EXTRACTED RECORDS →
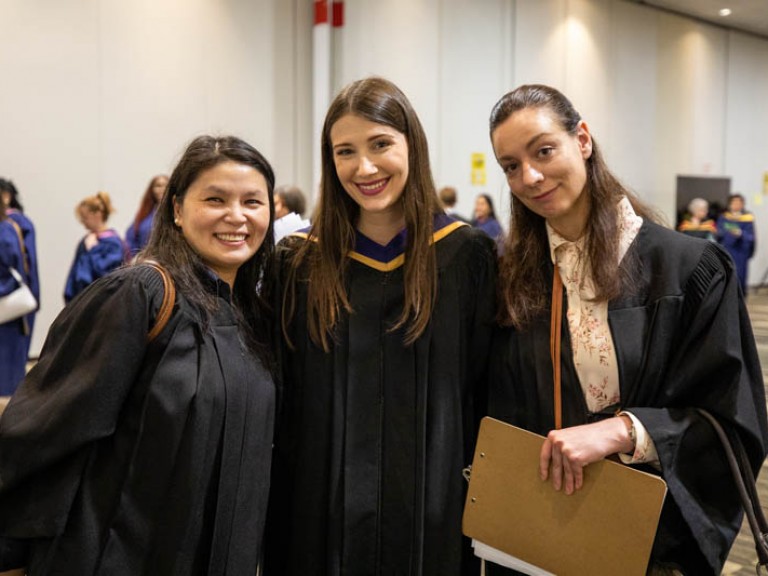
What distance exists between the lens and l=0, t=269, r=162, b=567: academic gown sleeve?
5.18 ft

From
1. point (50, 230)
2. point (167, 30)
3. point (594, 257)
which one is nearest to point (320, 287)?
point (594, 257)

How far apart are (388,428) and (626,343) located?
0.63 metres

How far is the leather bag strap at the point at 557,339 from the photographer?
1769 millimetres

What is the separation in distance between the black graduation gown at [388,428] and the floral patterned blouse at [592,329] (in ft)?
0.80

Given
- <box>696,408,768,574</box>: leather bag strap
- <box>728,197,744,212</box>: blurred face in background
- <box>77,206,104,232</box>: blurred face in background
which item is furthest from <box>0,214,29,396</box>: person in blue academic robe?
<box>728,197,744,212</box>: blurred face in background

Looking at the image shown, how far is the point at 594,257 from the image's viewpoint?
178cm

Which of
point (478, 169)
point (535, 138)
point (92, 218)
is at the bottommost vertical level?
point (92, 218)

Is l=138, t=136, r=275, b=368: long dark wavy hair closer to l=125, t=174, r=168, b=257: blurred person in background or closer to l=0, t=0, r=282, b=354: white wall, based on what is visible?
l=125, t=174, r=168, b=257: blurred person in background

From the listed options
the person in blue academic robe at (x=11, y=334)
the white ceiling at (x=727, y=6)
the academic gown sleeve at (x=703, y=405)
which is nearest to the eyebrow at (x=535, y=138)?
the academic gown sleeve at (x=703, y=405)

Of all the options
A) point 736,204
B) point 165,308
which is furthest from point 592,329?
point 736,204

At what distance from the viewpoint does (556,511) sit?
1687 millimetres

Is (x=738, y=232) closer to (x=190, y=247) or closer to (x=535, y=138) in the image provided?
(x=535, y=138)

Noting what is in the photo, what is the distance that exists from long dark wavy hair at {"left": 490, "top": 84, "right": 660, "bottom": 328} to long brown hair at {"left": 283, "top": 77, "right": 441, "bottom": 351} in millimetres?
212

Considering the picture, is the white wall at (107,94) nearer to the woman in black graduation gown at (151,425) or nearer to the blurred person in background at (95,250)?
the blurred person in background at (95,250)
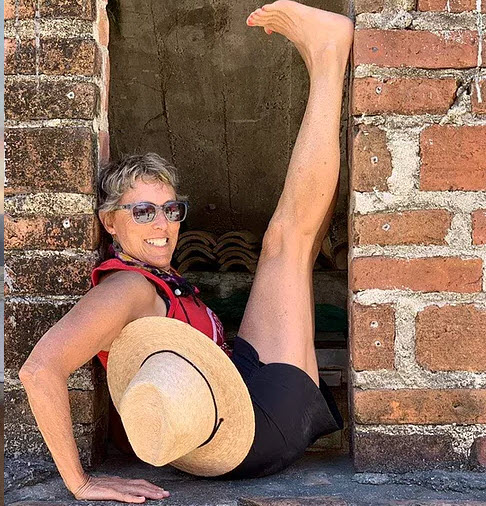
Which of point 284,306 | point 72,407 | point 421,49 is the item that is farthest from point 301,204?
point 72,407

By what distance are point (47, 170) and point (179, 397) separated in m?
0.78

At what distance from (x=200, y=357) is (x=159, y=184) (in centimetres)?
65

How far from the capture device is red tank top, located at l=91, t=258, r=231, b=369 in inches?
83.9

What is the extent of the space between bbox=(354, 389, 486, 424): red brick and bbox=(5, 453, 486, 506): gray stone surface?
146 mm

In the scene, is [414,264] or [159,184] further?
[159,184]

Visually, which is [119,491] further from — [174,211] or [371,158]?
[371,158]

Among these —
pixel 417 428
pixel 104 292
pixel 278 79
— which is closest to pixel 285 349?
pixel 417 428

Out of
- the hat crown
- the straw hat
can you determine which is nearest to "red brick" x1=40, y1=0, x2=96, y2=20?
the straw hat

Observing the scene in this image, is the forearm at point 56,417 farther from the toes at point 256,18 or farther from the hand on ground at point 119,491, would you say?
the toes at point 256,18

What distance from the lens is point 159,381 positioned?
1.78m

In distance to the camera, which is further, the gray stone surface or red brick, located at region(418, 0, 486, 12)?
red brick, located at region(418, 0, 486, 12)

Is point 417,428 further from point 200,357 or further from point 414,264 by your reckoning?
point 200,357

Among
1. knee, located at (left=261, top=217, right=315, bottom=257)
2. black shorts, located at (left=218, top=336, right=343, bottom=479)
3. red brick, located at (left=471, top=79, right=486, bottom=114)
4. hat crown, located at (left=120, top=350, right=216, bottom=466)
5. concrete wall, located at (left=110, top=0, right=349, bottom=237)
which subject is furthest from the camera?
concrete wall, located at (left=110, top=0, right=349, bottom=237)

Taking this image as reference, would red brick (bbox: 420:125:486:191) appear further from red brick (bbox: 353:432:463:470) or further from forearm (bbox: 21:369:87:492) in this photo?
forearm (bbox: 21:369:87:492)
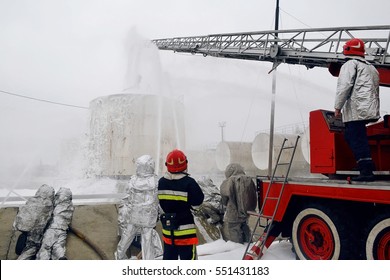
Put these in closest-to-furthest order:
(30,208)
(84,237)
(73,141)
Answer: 1. (30,208)
2. (84,237)
3. (73,141)

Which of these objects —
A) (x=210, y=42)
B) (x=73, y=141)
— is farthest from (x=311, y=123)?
(x=73, y=141)

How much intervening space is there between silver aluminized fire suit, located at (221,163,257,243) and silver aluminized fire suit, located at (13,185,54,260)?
3.23 metres

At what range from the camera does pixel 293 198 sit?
14.3ft

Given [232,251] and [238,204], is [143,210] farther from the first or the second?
[238,204]

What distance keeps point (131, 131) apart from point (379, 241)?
10951mm

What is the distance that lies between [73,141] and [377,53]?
814 inches

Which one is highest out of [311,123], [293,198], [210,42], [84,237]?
[210,42]

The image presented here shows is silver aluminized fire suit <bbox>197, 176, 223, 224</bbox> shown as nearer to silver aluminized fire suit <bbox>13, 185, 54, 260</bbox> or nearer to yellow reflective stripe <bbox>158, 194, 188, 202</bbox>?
silver aluminized fire suit <bbox>13, 185, 54, 260</bbox>

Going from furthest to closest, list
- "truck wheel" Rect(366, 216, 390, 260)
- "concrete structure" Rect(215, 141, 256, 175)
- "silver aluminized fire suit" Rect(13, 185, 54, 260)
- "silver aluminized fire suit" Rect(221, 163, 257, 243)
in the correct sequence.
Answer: "concrete structure" Rect(215, 141, 256, 175), "silver aluminized fire suit" Rect(221, 163, 257, 243), "silver aluminized fire suit" Rect(13, 185, 54, 260), "truck wheel" Rect(366, 216, 390, 260)

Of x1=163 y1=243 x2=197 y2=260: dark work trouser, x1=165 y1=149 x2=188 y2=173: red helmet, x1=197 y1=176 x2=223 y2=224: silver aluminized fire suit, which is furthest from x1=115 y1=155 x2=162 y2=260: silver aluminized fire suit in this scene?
x1=197 y1=176 x2=223 y2=224: silver aluminized fire suit

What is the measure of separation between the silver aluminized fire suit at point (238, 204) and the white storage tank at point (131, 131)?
7.47 m

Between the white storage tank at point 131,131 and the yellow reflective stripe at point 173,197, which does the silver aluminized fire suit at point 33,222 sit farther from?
the white storage tank at point 131,131

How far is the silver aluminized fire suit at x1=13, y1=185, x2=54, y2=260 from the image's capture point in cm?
479
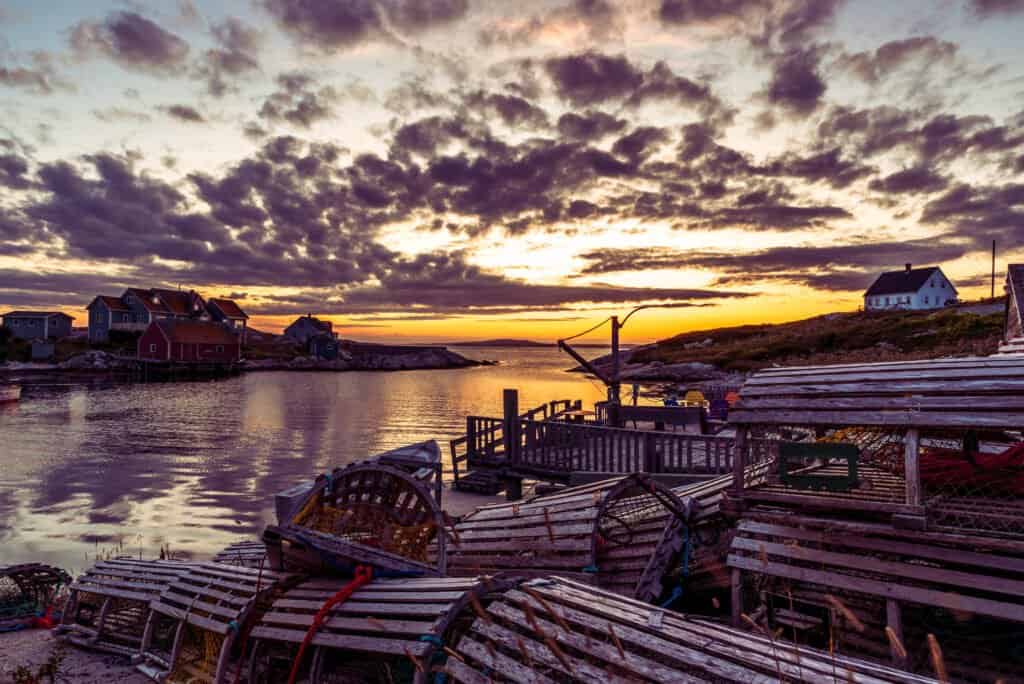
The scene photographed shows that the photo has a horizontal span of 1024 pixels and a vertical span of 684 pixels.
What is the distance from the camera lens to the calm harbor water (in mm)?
17469

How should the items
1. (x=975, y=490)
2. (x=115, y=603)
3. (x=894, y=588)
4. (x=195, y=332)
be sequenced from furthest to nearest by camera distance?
1. (x=195, y=332)
2. (x=115, y=603)
3. (x=975, y=490)
4. (x=894, y=588)

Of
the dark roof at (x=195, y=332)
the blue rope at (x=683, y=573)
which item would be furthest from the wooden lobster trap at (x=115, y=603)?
the dark roof at (x=195, y=332)

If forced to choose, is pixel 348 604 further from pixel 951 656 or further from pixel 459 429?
pixel 459 429

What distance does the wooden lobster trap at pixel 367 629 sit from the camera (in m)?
4.74

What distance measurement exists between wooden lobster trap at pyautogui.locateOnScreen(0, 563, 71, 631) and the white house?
11893 centimetres

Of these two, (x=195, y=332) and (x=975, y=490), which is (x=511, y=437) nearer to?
(x=975, y=490)

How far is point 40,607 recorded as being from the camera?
36.1 ft

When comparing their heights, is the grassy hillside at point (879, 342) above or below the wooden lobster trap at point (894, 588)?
above

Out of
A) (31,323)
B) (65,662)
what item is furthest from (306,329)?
(65,662)

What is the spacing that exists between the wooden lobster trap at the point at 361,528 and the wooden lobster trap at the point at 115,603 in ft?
8.14

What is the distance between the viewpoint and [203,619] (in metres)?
6.52

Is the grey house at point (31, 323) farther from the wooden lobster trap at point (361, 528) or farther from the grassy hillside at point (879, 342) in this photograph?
the wooden lobster trap at point (361, 528)

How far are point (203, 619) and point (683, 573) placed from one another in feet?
20.1

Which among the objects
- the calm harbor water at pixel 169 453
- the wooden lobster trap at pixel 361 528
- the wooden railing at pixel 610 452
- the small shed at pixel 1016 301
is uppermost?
the small shed at pixel 1016 301
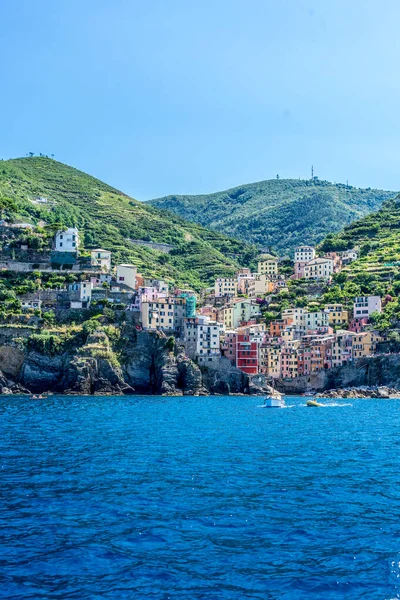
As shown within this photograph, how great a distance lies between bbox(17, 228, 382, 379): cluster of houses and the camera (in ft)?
360

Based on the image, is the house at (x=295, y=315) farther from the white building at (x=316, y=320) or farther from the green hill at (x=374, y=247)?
the green hill at (x=374, y=247)

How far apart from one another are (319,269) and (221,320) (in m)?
30.4

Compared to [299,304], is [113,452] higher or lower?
lower

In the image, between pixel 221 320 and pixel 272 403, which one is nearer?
pixel 272 403

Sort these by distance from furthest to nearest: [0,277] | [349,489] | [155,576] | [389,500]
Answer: [0,277], [349,489], [389,500], [155,576]

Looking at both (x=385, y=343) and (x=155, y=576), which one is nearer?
(x=155, y=576)

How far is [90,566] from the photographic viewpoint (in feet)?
64.8

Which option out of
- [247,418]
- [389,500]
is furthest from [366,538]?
[247,418]

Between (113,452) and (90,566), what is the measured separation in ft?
67.3

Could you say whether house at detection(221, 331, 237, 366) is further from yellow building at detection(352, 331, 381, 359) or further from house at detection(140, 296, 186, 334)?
yellow building at detection(352, 331, 381, 359)

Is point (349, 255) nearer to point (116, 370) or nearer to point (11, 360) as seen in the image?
point (116, 370)

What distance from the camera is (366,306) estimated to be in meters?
130

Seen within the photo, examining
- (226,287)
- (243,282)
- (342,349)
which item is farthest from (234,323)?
(243,282)

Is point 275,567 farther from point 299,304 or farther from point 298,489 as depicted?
point 299,304
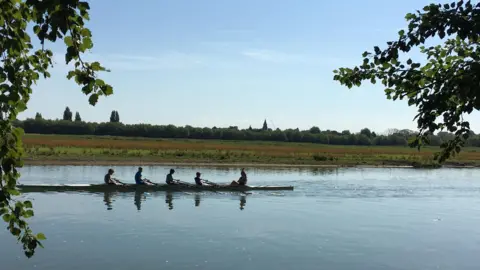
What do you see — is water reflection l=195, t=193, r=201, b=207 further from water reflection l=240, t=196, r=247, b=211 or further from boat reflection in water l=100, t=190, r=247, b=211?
water reflection l=240, t=196, r=247, b=211

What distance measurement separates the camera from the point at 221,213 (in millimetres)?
25312

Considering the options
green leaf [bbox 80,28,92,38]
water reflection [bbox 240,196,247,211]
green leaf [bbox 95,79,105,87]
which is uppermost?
green leaf [bbox 80,28,92,38]

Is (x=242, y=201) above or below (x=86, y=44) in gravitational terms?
below

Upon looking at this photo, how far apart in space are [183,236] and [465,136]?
13.9 metres

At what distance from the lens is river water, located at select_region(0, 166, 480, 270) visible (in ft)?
52.3

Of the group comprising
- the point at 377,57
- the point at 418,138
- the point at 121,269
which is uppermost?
the point at 377,57

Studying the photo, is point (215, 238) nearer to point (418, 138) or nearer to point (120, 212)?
point (120, 212)

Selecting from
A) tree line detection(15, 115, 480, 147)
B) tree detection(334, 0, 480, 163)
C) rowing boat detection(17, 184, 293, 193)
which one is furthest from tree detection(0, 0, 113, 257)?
tree line detection(15, 115, 480, 147)

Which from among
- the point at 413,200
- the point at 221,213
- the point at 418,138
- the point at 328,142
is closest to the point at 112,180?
the point at 221,213

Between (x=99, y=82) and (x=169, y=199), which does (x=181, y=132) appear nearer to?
(x=169, y=199)

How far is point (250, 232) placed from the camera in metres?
20.7

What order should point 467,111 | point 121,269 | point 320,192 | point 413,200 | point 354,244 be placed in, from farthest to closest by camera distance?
point 320,192 → point 413,200 → point 354,244 → point 121,269 → point 467,111

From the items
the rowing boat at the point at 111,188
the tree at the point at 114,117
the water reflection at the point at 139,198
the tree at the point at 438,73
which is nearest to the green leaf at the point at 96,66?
the tree at the point at 438,73

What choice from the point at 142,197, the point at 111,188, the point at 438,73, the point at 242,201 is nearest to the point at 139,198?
the point at 142,197
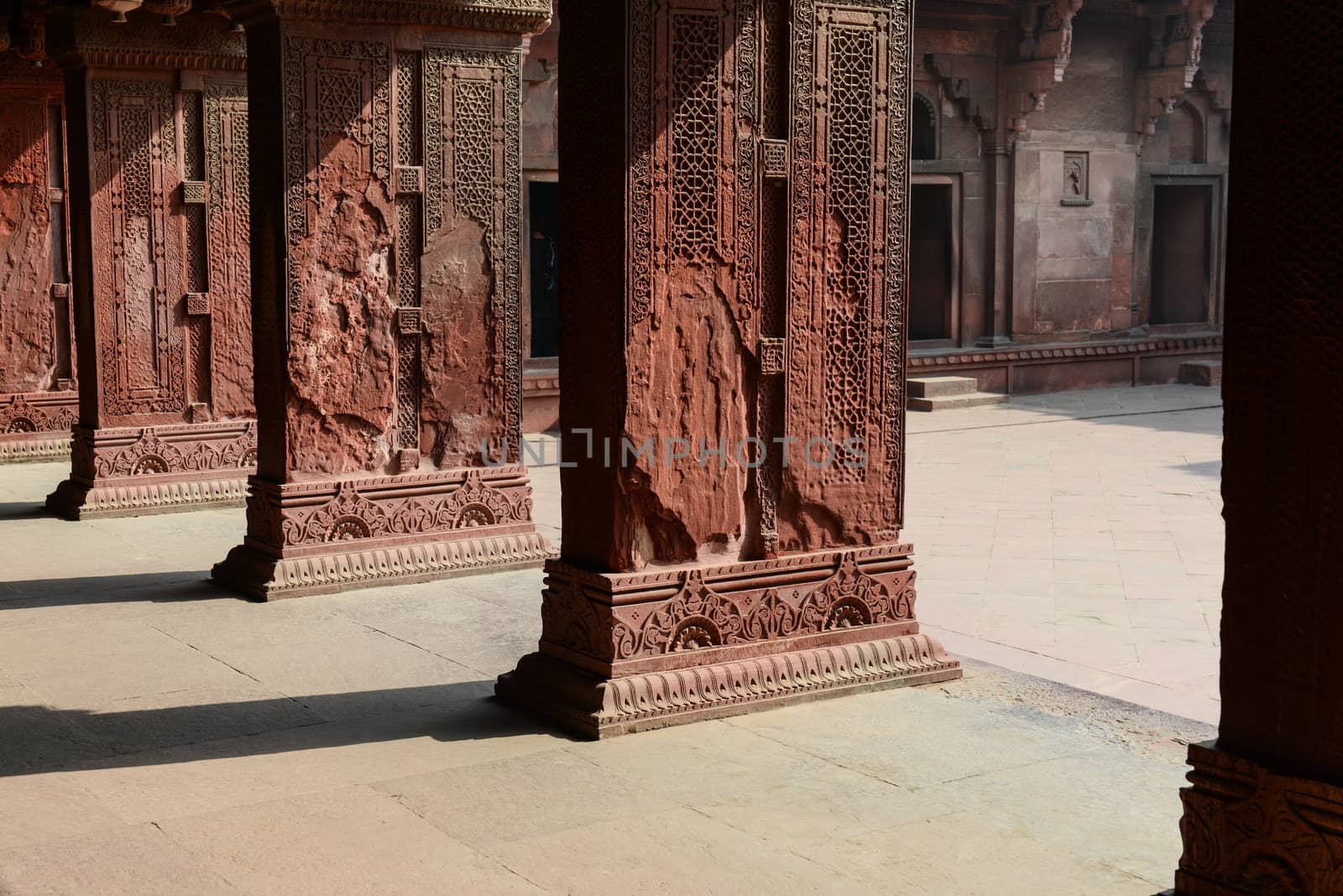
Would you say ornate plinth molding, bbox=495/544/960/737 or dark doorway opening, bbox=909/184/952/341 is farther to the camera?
dark doorway opening, bbox=909/184/952/341

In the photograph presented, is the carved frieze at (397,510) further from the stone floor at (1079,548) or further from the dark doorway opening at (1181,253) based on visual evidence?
the dark doorway opening at (1181,253)

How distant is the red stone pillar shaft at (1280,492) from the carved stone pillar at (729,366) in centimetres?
189

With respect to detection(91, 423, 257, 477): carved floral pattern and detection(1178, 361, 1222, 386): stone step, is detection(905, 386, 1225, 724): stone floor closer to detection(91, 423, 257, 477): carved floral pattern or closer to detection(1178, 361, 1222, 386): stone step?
detection(1178, 361, 1222, 386): stone step

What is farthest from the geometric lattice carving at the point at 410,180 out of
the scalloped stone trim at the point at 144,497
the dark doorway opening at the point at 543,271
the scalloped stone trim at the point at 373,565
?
the dark doorway opening at the point at 543,271

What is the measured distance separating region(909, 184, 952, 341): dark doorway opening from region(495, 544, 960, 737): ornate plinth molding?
34.4ft

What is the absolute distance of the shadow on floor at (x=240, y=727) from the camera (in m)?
3.93

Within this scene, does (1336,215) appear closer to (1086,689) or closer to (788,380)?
(788,380)

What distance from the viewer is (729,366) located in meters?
4.39

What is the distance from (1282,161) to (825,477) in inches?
87.6

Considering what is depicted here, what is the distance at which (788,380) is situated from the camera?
175 inches

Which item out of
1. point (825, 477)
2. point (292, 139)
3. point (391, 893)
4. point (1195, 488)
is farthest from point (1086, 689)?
point (1195, 488)

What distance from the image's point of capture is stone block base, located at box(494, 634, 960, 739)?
411 cm

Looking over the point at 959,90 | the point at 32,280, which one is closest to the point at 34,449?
the point at 32,280

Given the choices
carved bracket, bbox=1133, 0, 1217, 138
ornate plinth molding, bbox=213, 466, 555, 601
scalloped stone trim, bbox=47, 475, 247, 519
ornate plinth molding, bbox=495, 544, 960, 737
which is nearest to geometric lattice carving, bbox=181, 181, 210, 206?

YOUR TASK → Set down only these lines, exactly: the line containing "With respect to" and each line after it, through the end of the listing.

FINISHED TASK →
With respect to detection(91, 423, 257, 477): carved floral pattern and detection(1178, 361, 1222, 386): stone step, is detection(905, 386, 1225, 724): stone floor closer to detection(91, 423, 257, 477): carved floral pattern or closer to detection(1178, 361, 1222, 386): stone step?
detection(1178, 361, 1222, 386): stone step

What is farthest from the geometric lattice carving at the point at 410,180 out of
the scalloped stone trim at the point at 144,497
the dark doorway opening at the point at 543,271
the scalloped stone trim at the point at 373,565
?
the dark doorway opening at the point at 543,271

What is the measured distance separating region(909, 184, 952, 341): dark doorway opening from region(495, 544, 960, 737): ornate plinth molding?
34.4ft

What is the absolute distance of the shadow on floor at (x=240, y=727) from the camera (in m)?
3.93

Within this scene, does (1336,215) appear closer to (1086,689) or closer to (788,380)?
(788,380)

What distance from the viewer is (729,366) located in meters?
4.39

What is the distance from (1282,161) to (825,477) in inches?
87.6

Considering what is depicted here, what is the distance at which (788,380) is situated from the camera?
175 inches

Which item out of
1. point (825, 477)
2. point (292, 139)
3. point (391, 893)
4. point (1195, 488)
is farthest from point (1086, 689)?
point (1195, 488)

What distance from the image's point of capture is stone block base, located at box(494, 634, 960, 739)?
411 cm

Looking over the point at 959,90 | the point at 32,280, which one is closest to the point at 34,449?
the point at 32,280

Given the choices
carved bracket, bbox=1133, 0, 1217, 138
ornate plinth molding, bbox=213, 466, 555, 601
scalloped stone trim, bbox=47, 475, 247, 519
ornate plinth molding, bbox=495, 544, 960, 737
which is nearest to geometric lattice carving, bbox=181, 181, 210, 206?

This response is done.